Bulls and bears

Regional markets slide on oil and yuan news

STI also loses ground amid lack of festive cheer as investors eye uncertain year end

Regional markets, including the local bourse, lost ground again yesterday after being rocked by news that both the oil price and the Chinese currency have hit fresh lows.

Singapore's benchmark Straits Times Index (STI) fell 13.83 points or 0.49 per cent to 2,834.63. For the week, it dropped 1.54 per cent, with a decided lack of festive cheer as investors eye an uncertain year end.

Once again, plunging oil prices were a top concern for the emerging markets, after the global crude benchmark Brent futures fell to its seven-year low at US$39.13 (S$55).

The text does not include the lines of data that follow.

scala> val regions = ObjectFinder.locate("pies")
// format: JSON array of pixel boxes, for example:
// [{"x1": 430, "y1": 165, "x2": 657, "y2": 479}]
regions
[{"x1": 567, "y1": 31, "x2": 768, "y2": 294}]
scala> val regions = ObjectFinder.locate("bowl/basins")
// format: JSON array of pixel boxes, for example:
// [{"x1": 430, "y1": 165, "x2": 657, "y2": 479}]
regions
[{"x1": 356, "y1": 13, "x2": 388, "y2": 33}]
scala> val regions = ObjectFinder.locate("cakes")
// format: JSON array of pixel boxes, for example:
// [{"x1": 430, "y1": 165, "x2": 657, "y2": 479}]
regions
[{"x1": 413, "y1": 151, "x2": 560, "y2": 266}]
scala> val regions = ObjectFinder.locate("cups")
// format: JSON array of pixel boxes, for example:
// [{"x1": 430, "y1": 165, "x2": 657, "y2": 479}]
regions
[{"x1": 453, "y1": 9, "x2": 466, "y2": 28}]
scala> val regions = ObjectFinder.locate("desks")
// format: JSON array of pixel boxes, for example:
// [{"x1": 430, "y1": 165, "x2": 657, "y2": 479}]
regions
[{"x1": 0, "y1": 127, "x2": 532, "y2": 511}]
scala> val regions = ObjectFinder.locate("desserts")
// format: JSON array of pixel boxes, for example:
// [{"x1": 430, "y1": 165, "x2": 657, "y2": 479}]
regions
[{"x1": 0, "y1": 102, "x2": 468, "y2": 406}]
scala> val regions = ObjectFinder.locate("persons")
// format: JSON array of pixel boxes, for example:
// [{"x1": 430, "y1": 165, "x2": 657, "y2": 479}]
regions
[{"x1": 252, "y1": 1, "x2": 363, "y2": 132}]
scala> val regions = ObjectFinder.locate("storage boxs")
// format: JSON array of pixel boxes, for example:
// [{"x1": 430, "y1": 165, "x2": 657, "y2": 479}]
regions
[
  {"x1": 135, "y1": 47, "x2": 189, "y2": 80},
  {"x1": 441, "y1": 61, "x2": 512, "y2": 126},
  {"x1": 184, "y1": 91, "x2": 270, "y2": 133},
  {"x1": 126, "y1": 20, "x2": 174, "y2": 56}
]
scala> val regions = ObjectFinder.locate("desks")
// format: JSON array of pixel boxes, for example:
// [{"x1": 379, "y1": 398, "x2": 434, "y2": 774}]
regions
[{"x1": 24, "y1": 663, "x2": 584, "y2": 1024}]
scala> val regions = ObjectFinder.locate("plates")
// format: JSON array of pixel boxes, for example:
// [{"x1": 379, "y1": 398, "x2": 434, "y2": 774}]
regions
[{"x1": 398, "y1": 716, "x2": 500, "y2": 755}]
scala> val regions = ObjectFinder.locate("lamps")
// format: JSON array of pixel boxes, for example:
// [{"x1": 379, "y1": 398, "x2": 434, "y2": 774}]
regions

But, increasingly, investors are seeing more cause for concern beyond persistently weak commodity prices and the impending Federal Reserve rate hike, as the Chinese yuan hit a full-year low and the United States dollar rose to around 6.4563 against the yuan.

"A US rate hike would have a major impact on money flows out of emerging markets, including Hong Kong and China. Also, if the yuan continues to depreciate, that is negative to stocks as well, because it means investors are not confident about China's economic restructuring," First Shanghai Securities chief strategist Linus Yip told Reuters.


Little wonder that Shanghai shed 0.6 per cent yesterday, pushing the weekly drop to 2.6 per cent. Hong Kong lost 1.11 per cent, and Sydney was down 0.18 per cent. Tokyo managed a 0.97 per cent rise, but was still off 1.4 per cent for the week.

In Singapore, 22 constituent stocks on the STI ended lower, with Jardine Cycle & Carriage down $1.12 or 3.21 per cent to $33.80 - the top-losing blue chip yesterday.

All three local banks dropped, led by United Overseas Bank with a nine-cent or 0.47 per cent drop to $19.16. DBS Group Holdings was down five cents or 0.30 per cent to $16.41, and OCBC Bank closed two cents or 0.23 per cent lower at $8.62.

Banking plays are regarded as a safe bet, given that the widely expected rate hike may boost the banks' interest margins. But DBS analyst Lim Sue Lin said the boost may actually be limited.

"We believe the net interest margin (NIM) uptick may be muted as we expect funding costs to catch up, dampening the impact of loan yield increases on NIM," she said in a note yesterday. "If the excitement of the NIM spike for the Singapore banks cools off, there leaves hardly any drivers for growth in 2016."

Among the top-performing STI constituents, the Singapore Exchange (SGX) gained the most, rising seven cents or 0.95 per cent to $7.47, while Singapore Press Holdings put on one cent or 0.26 per cent to close at $3.88.

Outside the blue-chip segment, Jasper Investments was the top active counter of the day, with 36.2 million shares transacted. It rose 0.4 cent or 50 per cent to 1.2 cents.

BHG Retail Reit had a muted debut on the SGX yesterday, closing flat at 80 cents, its offering price.

Singapore Post fell four cents or 2.28 per cent to $1.715.